PROBLEM DESCRIPTION — Please transcribe the stretch of the arts column below from "Town Talk: Indigenous" through "Alternative Pride schedule.", word for word.

Town Talk: Indigenous feast kicks off Harmony Arts Festival

WONG’S WAY: Cantonese opera master Hoi Seng Leong appeared at the Dr. Sun Yat-sen Classical Chinese Garden recently with Yuk Fung Cheung, who is a student at his Richmond-based academy. They performed the Fragrant Sacrifice finale from The Flower Princess, which some call China’s Romeo and Juliet story. As in Shakespeare’s day, Cantonese opera long had men play female roles. That spurred the garden’s artist in residence, Paul Wong, to add contemporary Asian drag performers and make the sold-out evening part of the five-day, 14-event Alternative Pride schedule.

They were fronted by Shay Dior (real name Ban Dang) who co-ordinates Ricecake dance parties and heads the House of Rice group of Asian drag artists. Much-lauded multimedia artist-curator Wong received a 2005 Governor General’s Award in visual and media arts and, in 2016, the $30,000 Audain Prize for lifetime achievement in the visual arts.

DATA SHOWN —
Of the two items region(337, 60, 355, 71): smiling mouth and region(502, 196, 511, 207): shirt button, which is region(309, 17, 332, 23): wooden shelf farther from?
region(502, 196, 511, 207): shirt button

ANSWER —
Town Talk: Indigenous feast kicks off Harmony Arts Festival

WONG’S WAY: Cantonese opera master Hoi Seng Leong appeared at the Dr. Sun Yat-sen Classical Chinese Garden recently with Yuk Fung Cheung, who is a student at his Richmond-based academy. They performed the Fragrant Sacrifice finale from The Flower Princess, which some call China’s Romeo and Juliet story. As in Shakespeare’s day, Cantonese opera long had men play female roles. That spurred the garden’s artist in residence, Paul Wong, to add contemporary Asian drag performers and make the sold-out evening part of the five-day, 14-event Alternative Pride schedule.